Friday, April 15, 2005
Once For All, Each Second
1. Forgiven. Really!
God blesses those who need him. Unlike people, who tend to give themselves
to those who are already strong. This is a new concept for me; my family
tended to tease needy people and leave everyone else alone.
I was poking around in Blogland the other day and found some Blogs whose
writers were talking about rituals and icons, especially icons of the cross
and making the sign of the cross. Head, stomach, right shoulder, left
shoulder. Others commented on how this made them think about the cross, the
real cross, Jesus' cross, in a different way.
It took a ritual to make them think this?
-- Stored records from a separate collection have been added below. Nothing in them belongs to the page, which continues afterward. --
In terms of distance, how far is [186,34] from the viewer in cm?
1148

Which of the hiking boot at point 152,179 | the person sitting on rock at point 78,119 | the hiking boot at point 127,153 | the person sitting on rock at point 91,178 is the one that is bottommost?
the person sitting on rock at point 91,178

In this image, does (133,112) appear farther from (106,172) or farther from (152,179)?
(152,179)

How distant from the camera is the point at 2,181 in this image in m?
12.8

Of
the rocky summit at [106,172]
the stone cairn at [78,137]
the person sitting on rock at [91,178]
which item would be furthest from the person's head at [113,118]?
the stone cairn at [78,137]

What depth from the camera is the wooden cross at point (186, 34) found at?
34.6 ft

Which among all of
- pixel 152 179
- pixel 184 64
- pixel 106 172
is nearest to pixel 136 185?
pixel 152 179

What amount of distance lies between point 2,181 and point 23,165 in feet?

Where have they been? I sat back
in my chair, astounded. Forgiveness is so central to following Jesus that
I'm amazed anyone who's been saved for very long still doesn't understand.
Then I remembered my family, and other people's families, and work
situations and our whole world, and I realized that forgiveness is such a
strange concept that it's a wonder any of us gets it.
I was very fortunate. Need overwhelmed me at a time when there were people
who could introduce me to God in a way that could convince me of
forgiveness. Even so, it was hard for God to get through to me. Habit dies
hard.
The Holy Spirit burns fiercely bright. When he moves into a soul, many
things receive light that could be better left in darkness. That's why I
put them in the corners. Dimming or directing light isn't his job, however,
nor is his purpose what we often think it is. We've been taught by example
that people only shine light into the hidden places so they can get an
advantage over us. Rub our faces into the dirt. That's not Jesus' way; yes,
he's fierce about illuminating sin, but it's so he can get rid of it.
Once you walk under the cross, you're forgiven. I know that great
theologians have discussed this issue for 2000 years or so, but I'm both
pragmatic and simple. If Jesus' forgiveness isn't once for all then the
whole thing falls apart.
2. Beyond the Cross
So, the gate is behind you. Jesus has washed you clean and you're in God's
new land. Around you is a large encampment where many people still go
through ritual abasement and obsessive-compulsive hand-wringing, hoping to
make themselves clean. They never look up and back, never see the shadow of
the cross that has already done, completely, what they can never do for
themselves. All the activity does is keep them from going farther.
It's a big, strange land. And it gets stranger the farther you go into it.
Bigger, too, as is described in "The Chronicles of Narnia." Anchored by
guilt, we'll never move in.
Boundaries are mainly internal. Mine were enforced by the Junkyard Dog, and
this has turned out to be a more complex situation than I though. As usual.
Now that the Junkyard Dog has been banished, or controlled or something, I
face the strange edge, naked. The result has been the opposite of what you
might expect: I live in a very small place nowadays, afraid to move.
There's no more automatic control over what I do, so the potential for
making mistakes is much higher. I used to know my world. I don't any more.
You might think that God would be disgusted with me for cowering, hiding my
face, and trying to let the rest of my life just sort of pass me by while I
wait. You might think he'd apply his boot to my tail. That's the human way,
the way of the unforgiven.
God's way is entirely different. He keeps pouring his blessing on me. He
holds his hands around me as I go through the minimum necessary to get
through life. And he waits. He waits for that tide of blessing to seep into
my soul like an energizing glue. It helps me move, and it holds me
together, one day at a time. I hold his hand, I feel the contact, and I
take tiny steps. I guess.
I'm clearly not the person he wants me to be. If I were a human boss, I'd
fire me. Unsuitable, never will be, get out of here and quit taking up our
human resources time. God doesn't seem to know that he's supposed to bless
only the strong, help only those who can help themselves. He demonstrates
each day that he will bless those who know they need him, and will keep on
doing so.
What does he do when the need is no longer there? When the problem is
solved? The Holy Spirit turns a bit and shines his light into another dark
corner. Again, not to reduce me to abject sin, but to show me what we can
change next. The objective is to remove all that old dead weight so that I
can walk again. And maybe even dance.
We. That's quite a concept. God is in this with me, not just giving orders
but giving his hand, his Spirit, his Son, so that I can live.